Francisca Ramírez: “A Nicaragua no podemos volver ni muertos”

Francisca Ramírez / Cortesía

La líder campesina Francisca Ramírez denunció a la agencia de noticias Efe los actos que el Gobierno de Daniel Ortega, está cometiendo contra campesinos nicaragüenses lamentando que hoy los exiliados ni siquiera puedan volver para obtener sepultura.

"El Gobierno de Nicaragua ha convertido la lucha por la justicia y los derechos humanos en un símbolo terrorista", lamentó Ramírez.

Luego de cinco años en los que estuvo "en búsqueda y captura" desde que en 2013, el Estado nicaragüense emitiera una ley que la despojaba autoritariamente de su parcela de tierra por la construcción de un megaproyecto, Francisca se vio obligada a salir del país ante la incesante situación de violencia.

La primera parada fue Costa Rica, que se ha convertido en un fortín para la reorganización de la resistencia nicaragüense en el que, pese a que las condiciones de vida no son las mejores, la posibilidad de morir en cualquier momento no está presente, como sí le sucede en su país.

No obstante, durante el viaje Francisca perdió a dos compañeros, uno intoxicado y otro electrocutado. Entre lágrimas, la activista lamenta no haber podido volver a su país natal a enterrarlos. "Los tuvimos que enterrar en Costa Rica", rememora afectada.
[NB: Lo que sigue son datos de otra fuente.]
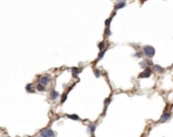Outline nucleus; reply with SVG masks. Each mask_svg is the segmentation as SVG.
Listing matches in <instances>:
<instances>
[{"mask_svg":"<svg viewBox=\"0 0 173 137\" xmlns=\"http://www.w3.org/2000/svg\"><path fill=\"white\" fill-rule=\"evenodd\" d=\"M105 52H106V50L105 49H103V50H101V52L99 53V55H98V58H97V60H96V62H98L99 60H101L103 57H104V55H105Z\"/></svg>","mask_w":173,"mask_h":137,"instance_id":"nucleus-9","label":"nucleus"},{"mask_svg":"<svg viewBox=\"0 0 173 137\" xmlns=\"http://www.w3.org/2000/svg\"><path fill=\"white\" fill-rule=\"evenodd\" d=\"M41 136H45V137H53L55 136V133L53 132V130L51 128H46L44 130H42L40 133Z\"/></svg>","mask_w":173,"mask_h":137,"instance_id":"nucleus-3","label":"nucleus"},{"mask_svg":"<svg viewBox=\"0 0 173 137\" xmlns=\"http://www.w3.org/2000/svg\"><path fill=\"white\" fill-rule=\"evenodd\" d=\"M110 102H111V98H108V100H106V101H105V105L107 106V105H108Z\"/></svg>","mask_w":173,"mask_h":137,"instance_id":"nucleus-21","label":"nucleus"},{"mask_svg":"<svg viewBox=\"0 0 173 137\" xmlns=\"http://www.w3.org/2000/svg\"><path fill=\"white\" fill-rule=\"evenodd\" d=\"M104 45H105V44H104V42H101V43L99 44V49H100V51L104 49Z\"/></svg>","mask_w":173,"mask_h":137,"instance_id":"nucleus-18","label":"nucleus"},{"mask_svg":"<svg viewBox=\"0 0 173 137\" xmlns=\"http://www.w3.org/2000/svg\"><path fill=\"white\" fill-rule=\"evenodd\" d=\"M34 84L33 83H28V84L26 85V90L28 91V93H34Z\"/></svg>","mask_w":173,"mask_h":137,"instance_id":"nucleus-8","label":"nucleus"},{"mask_svg":"<svg viewBox=\"0 0 173 137\" xmlns=\"http://www.w3.org/2000/svg\"><path fill=\"white\" fill-rule=\"evenodd\" d=\"M151 74H152L151 70H150V69H146V70H144L140 74V77L141 78H143V77H150V76H151Z\"/></svg>","mask_w":173,"mask_h":137,"instance_id":"nucleus-6","label":"nucleus"},{"mask_svg":"<svg viewBox=\"0 0 173 137\" xmlns=\"http://www.w3.org/2000/svg\"><path fill=\"white\" fill-rule=\"evenodd\" d=\"M59 98V93L58 91H56L54 89H52L51 91H50V98L51 100H56V98Z\"/></svg>","mask_w":173,"mask_h":137,"instance_id":"nucleus-5","label":"nucleus"},{"mask_svg":"<svg viewBox=\"0 0 173 137\" xmlns=\"http://www.w3.org/2000/svg\"><path fill=\"white\" fill-rule=\"evenodd\" d=\"M66 98H67V94H66V93H64L63 96H62V98H61V103L63 104V103H64L65 101H66Z\"/></svg>","mask_w":173,"mask_h":137,"instance_id":"nucleus-17","label":"nucleus"},{"mask_svg":"<svg viewBox=\"0 0 173 137\" xmlns=\"http://www.w3.org/2000/svg\"><path fill=\"white\" fill-rule=\"evenodd\" d=\"M111 35V30L109 29V28H107L106 29V36H110Z\"/></svg>","mask_w":173,"mask_h":137,"instance_id":"nucleus-19","label":"nucleus"},{"mask_svg":"<svg viewBox=\"0 0 173 137\" xmlns=\"http://www.w3.org/2000/svg\"><path fill=\"white\" fill-rule=\"evenodd\" d=\"M88 130H89V132H91L92 134H94V132L96 130V126L94 124H90L89 125V128H88Z\"/></svg>","mask_w":173,"mask_h":137,"instance_id":"nucleus-10","label":"nucleus"},{"mask_svg":"<svg viewBox=\"0 0 173 137\" xmlns=\"http://www.w3.org/2000/svg\"><path fill=\"white\" fill-rule=\"evenodd\" d=\"M45 85H43V84H41V83H39V84L37 85V89L39 90V91H44L45 90Z\"/></svg>","mask_w":173,"mask_h":137,"instance_id":"nucleus-13","label":"nucleus"},{"mask_svg":"<svg viewBox=\"0 0 173 137\" xmlns=\"http://www.w3.org/2000/svg\"><path fill=\"white\" fill-rule=\"evenodd\" d=\"M67 117L69 118V119H71V120H75V121H78L79 119V117L78 116V115H67Z\"/></svg>","mask_w":173,"mask_h":137,"instance_id":"nucleus-11","label":"nucleus"},{"mask_svg":"<svg viewBox=\"0 0 173 137\" xmlns=\"http://www.w3.org/2000/svg\"><path fill=\"white\" fill-rule=\"evenodd\" d=\"M170 117H171L170 113H167V112H165V113H163V115L161 116L160 122H162V123H164V122H166V121H168L169 119H170Z\"/></svg>","mask_w":173,"mask_h":137,"instance_id":"nucleus-4","label":"nucleus"},{"mask_svg":"<svg viewBox=\"0 0 173 137\" xmlns=\"http://www.w3.org/2000/svg\"><path fill=\"white\" fill-rule=\"evenodd\" d=\"M144 53L147 57L152 58V57L155 55V49H154L152 46H145L144 47Z\"/></svg>","mask_w":173,"mask_h":137,"instance_id":"nucleus-2","label":"nucleus"},{"mask_svg":"<svg viewBox=\"0 0 173 137\" xmlns=\"http://www.w3.org/2000/svg\"><path fill=\"white\" fill-rule=\"evenodd\" d=\"M51 81H52V78H51V76H50L49 74L42 75V76H40V78H39V83H41V84H43L45 86H47L49 83H51Z\"/></svg>","mask_w":173,"mask_h":137,"instance_id":"nucleus-1","label":"nucleus"},{"mask_svg":"<svg viewBox=\"0 0 173 137\" xmlns=\"http://www.w3.org/2000/svg\"><path fill=\"white\" fill-rule=\"evenodd\" d=\"M94 73H95V76H96V77H100V76H101V72H100L99 70H95Z\"/></svg>","mask_w":173,"mask_h":137,"instance_id":"nucleus-16","label":"nucleus"},{"mask_svg":"<svg viewBox=\"0 0 173 137\" xmlns=\"http://www.w3.org/2000/svg\"><path fill=\"white\" fill-rule=\"evenodd\" d=\"M71 71H72V75H73V76H78V74H79V69H78V68H76V67H72Z\"/></svg>","mask_w":173,"mask_h":137,"instance_id":"nucleus-12","label":"nucleus"},{"mask_svg":"<svg viewBox=\"0 0 173 137\" xmlns=\"http://www.w3.org/2000/svg\"><path fill=\"white\" fill-rule=\"evenodd\" d=\"M111 20H112V17H110V18H108L106 21H105V24H106V26L107 28H109V25H110V22H111Z\"/></svg>","mask_w":173,"mask_h":137,"instance_id":"nucleus-15","label":"nucleus"},{"mask_svg":"<svg viewBox=\"0 0 173 137\" xmlns=\"http://www.w3.org/2000/svg\"><path fill=\"white\" fill-rule=\"evenodd\" d=\"M141 66L146 68V67H147V62H141Z\"/></svg>","mask_w":173,"mask_h":137,"instance_id":"nucleus-20","label":"nucleus"},{"mask_svg":"<svg viewBox=\"0 0 173 137\" xmlns=\"http://www.w3.org/2000/svg\"><path fill=\"white\" fill-rule=\"evenodd\" d=\"M125 6V0H120L117 4H116V6H115V10H117V9H120V8H122V7H124Z\"/></svg>","mask_w":173,"mask_h":137,"instance_id":"nucleus-7","label":"nucleus"},{"mask_svg":"<svg viewBox=\"0 0 173 137\" xmlns=\"http://www.w3.org/2000/svg\"><path fill=\"white\" fill-rule=\"evenodd\" d=\"M154 68H155V70H156V71H158V72H163V71H164L163 68H162V67H160L159 65H155V66H154Z\"/></svg>","mask_w":173,"mask_h":137,"instance_id":"nucleus-14","label":"nucleus"}]
</instances>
Según cuenta la líder campesina, en el país hay más de 500 presos políticos y más de 400 personas asesinadas. "Eso documentadas, los asesinatos son más", asegura.

El control por parte de Ortega va más allá de la supremacía militar, pues, según la mujer, "los poderes judiciales también los maneja él".

La condena por "terrorismo" se ha convertido en una norma para los que van en contra de Ortega.

"Ortega está aliado con el gran capital y las trasnacionales, eso obligó a los campesinos como nosotros a organizarnos y a salir a las calles. Éramos perseguidos, éramos sancionados a muerte, éramos encarcelados, pero éramos la resistencia", relata.

Fue en estos años cuando Francisca comenzó a tomar relevancia en su país por defender "la lucha pacífica de los pueblos campesinos".

No obstante, el diálogo abierto entre Gobierno y los grupos civiles nunca se dio.

"Ortega dice que en Nicaragua hay un diálogo, pero no hay ningún diálogo. Hay paramilitares que andan con fusiles de guerra, matan y torturan", dice.

A nivel latinoamericano, la situación venezolana parece opacar otras crisis humanitarias como la que, según el relato de Francisca, vive su país.

Ahora, mientras espera lo que pueda suceder y sin perder la esperanza de volver algún día a una Nicaragua apaciguada, Francisca niega tener una valentía especial. "Son el dolor y el sufrimiento los que le hacen fuerte a uno", asegura.